I'm also going to hike a location that will not be named because if everyone finds out how awesome it is, there will be people there. It's like the Narrows in Zions but more awesome.

I also want to sing with a jazz band. I've wanted to since college. I have some contacts. Even if it's just in my living room with nobody around. 2010 is the year.

I want to make it a year of service too. I am a lucky, lucky girl. I am educated, I have a job I like that pays the bills, I am healthy, I have the best family, I have the best friends, I am well-traveled, and I'm happy. I haven't figured out what I'll be doing, but when I find the opportunities I want to do things that help other people who may not be gifted with the opportunities I have. I want to make someones life a little happier, healthier, comfortable, or better in some way. Then maybe I will stop feeling so guilty for having such a great life. :P


My last meal for the year, roasted duck with sundried cherries.

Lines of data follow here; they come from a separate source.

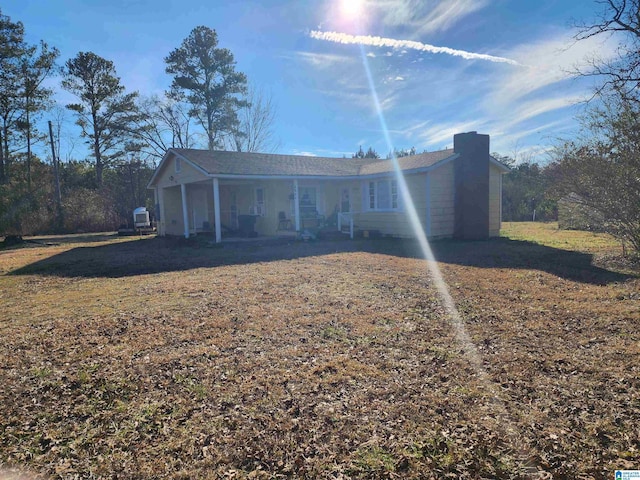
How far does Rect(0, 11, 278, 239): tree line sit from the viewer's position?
26.3m

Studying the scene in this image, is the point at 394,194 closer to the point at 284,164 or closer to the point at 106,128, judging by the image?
the point at 284,164

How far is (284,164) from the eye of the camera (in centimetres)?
1728

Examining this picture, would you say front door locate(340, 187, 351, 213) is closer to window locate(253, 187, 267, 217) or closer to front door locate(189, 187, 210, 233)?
window locate(253, 187, 267, 217)

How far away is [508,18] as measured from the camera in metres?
11.0

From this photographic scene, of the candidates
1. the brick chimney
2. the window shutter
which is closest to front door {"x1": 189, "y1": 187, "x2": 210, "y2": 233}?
the window shutter

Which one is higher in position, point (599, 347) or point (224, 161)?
point (224, 161)

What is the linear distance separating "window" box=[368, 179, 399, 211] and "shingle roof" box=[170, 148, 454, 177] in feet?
1.75

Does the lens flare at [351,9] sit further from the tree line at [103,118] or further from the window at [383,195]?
the tree line at [103,118]

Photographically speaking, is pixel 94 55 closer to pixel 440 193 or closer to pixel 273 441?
pixel 440 193

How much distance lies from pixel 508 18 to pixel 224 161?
11105 millimetres

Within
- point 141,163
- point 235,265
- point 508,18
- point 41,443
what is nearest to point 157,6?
point 235,265

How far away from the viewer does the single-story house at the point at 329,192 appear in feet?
45.5

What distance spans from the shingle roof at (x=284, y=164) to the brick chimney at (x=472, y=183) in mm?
599

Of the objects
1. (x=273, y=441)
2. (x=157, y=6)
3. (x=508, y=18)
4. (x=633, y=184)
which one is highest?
(x=157, y=6)
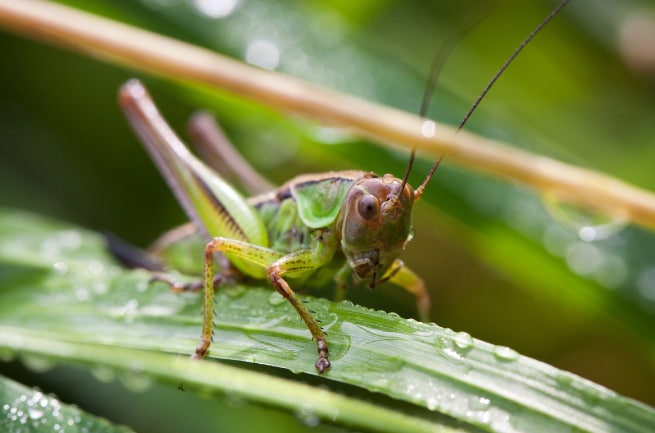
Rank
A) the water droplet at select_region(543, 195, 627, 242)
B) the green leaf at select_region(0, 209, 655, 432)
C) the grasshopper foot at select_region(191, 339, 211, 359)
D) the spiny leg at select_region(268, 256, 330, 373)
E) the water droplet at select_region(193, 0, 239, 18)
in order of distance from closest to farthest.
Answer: the green leaf at select_region(0, 209, 655, 432) < the spiny leg at select_region(268, 256, 330, 373) < the grasshopper foot at select_region(191, 339, 211, 359) < the water droplet at select_region(543, 195, 627, 242) < the water droplet at select_region(193, 0, 239, 18)

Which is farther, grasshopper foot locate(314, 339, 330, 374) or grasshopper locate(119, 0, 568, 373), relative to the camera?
grasshopper locate(119, 0, 568, 373)

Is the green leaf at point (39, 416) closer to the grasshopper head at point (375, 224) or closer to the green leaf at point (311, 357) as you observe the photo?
the green leaf at point (311, 357)

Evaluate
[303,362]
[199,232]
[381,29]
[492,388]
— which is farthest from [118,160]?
[492,388]

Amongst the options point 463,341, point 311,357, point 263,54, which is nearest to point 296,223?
point 311,357

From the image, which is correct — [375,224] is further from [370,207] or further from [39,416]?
[39,416]

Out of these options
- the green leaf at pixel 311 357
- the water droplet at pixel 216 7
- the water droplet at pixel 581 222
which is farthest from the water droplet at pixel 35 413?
the water droplet at pixel 216 7

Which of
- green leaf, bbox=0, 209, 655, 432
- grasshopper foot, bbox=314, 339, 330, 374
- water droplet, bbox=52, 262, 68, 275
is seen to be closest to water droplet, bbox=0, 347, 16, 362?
green leaf, bbox=0, 209, 655, 432

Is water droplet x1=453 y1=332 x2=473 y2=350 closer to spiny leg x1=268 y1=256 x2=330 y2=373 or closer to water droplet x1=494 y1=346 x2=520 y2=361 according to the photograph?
water droplet x1=494 y1=346 x2=520 y2=361
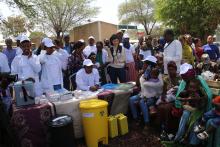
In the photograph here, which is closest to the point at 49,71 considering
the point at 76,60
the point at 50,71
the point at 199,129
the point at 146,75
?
the point at 50,71

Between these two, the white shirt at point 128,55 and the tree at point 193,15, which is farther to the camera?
the tree at point 193,15

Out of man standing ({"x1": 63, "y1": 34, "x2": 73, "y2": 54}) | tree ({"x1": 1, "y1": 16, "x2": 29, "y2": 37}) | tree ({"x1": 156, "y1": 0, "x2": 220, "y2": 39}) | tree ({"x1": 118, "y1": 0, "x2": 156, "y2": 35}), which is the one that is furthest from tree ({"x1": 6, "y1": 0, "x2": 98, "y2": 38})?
man standing ({"x1": 63, "y1": 34, "x2": 73, "y2": 54})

Devine.

2009 has been an awesome year. I can't even think of any compliants. It wasn't all smooth, but I look back on it fondly. No year can compare since 2001/2002 (ahhhh, San Diego days).

All my love to everyone who helped make 2009 awesome and may you all have the best 2010.

Thursday, December 24, 2009

Best Christmas Ever


Christmas Eve

We ate a lot. Food is always plentiful at a Pett family dinner. Dinner actually seemed fairly unchaotic for having 19 people there. We had one stray this year. There's always at least one stray. Misti's co-worker just moved here so she invited her. She handled the family antics quite well. Well, we had Dave too. He's a permanent stray.



The kids (including Tony & David) played Lego's. I built the small castle for Livi. Spencer then destroyed all the the structures.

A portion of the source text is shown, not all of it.